With apologies to Donovan, it's become the season of the witch.

Of course there were no witches in Salem in 1692, nor were there in the 1940s and 1950s. There were actual Communists and sympathizers in Hollywood, just as there are actual sexual harassers and assaulters today. But simply being a Communist and believing in Communism, like all political beliefs, were constitutionally protected activities under the First Amendment. Except that in that era, when the law gave way to mass hysteria.

Sexual harassment or assault, by contrast, obviously warrants discipline at the very least and criminal prosecution wherever legally appropriate. But then and now, what's lacking is any shared obligation to respect constitutional rights, ensure due process, or maintain a sense of proportion in considering the alleged offense. And that's the thing about moral panics: they may begin with a legitimate societal concern--drug and alcohol abuse, teen pregnancy, child abuse, human trafficking--but they can devolve into Prohibition, movie and broadcast censorship, banning comic books and rock 'n' roll, and general crusades against anything in popular culture challenging the official conformist line. And if you're not careful, you'll soon find yourself succumbing to irrational fears of satanic ritual abuse, "backward masking" in rock lyrics, and secret pedophilia rings run out of suburban pizzerias.

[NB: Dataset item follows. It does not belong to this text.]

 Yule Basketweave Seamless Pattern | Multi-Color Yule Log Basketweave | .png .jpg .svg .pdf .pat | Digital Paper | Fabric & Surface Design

As Jon Stewart once put it, the media dial has moved from "blackout" to "circus," the only two settings it has. After years of mostly ignoring the issue, apart from the occasional high-profile story about a Bill Cosby or Roger Ailes--or Donald Trump--sexual harassment has virtually swamped other news.

And so Al Franken. Despite his apologies and pledge to cooperate with an ethics investigation, skittish Democrats abandoned him anyway and left him no choice but to quit. Alabama's Roy Moore, by contrast, accused convincingly of far worse sexual misconduct with teenagers, defiantly held his ground, rallied his base, and the Republican establishment, sensing a pending win, came crawling back to support him.

Maybe the best analogy here is to be found in The Devils of Loudon, Aldous Huxley's historical account of how Cardinal Richelieu conspired with Louis XIII to exploit popular fears of demonic possession and sexual abuse to destroy an independent Protestant stronghold and solidify the Catholic Church's religious and political dominance in 17th Century France.

It's not witches, but the witch-hunters, that we should really fear, for they lead us to abdicate our responsibilities to be fair, thoughtful, measured, and rational. In Franken's case, choosing expediency over justice, acting with haste rather than wisdom, the Democratic congressional leadership burned the witch.

But I believe it was a rash act that will come back to haunt them.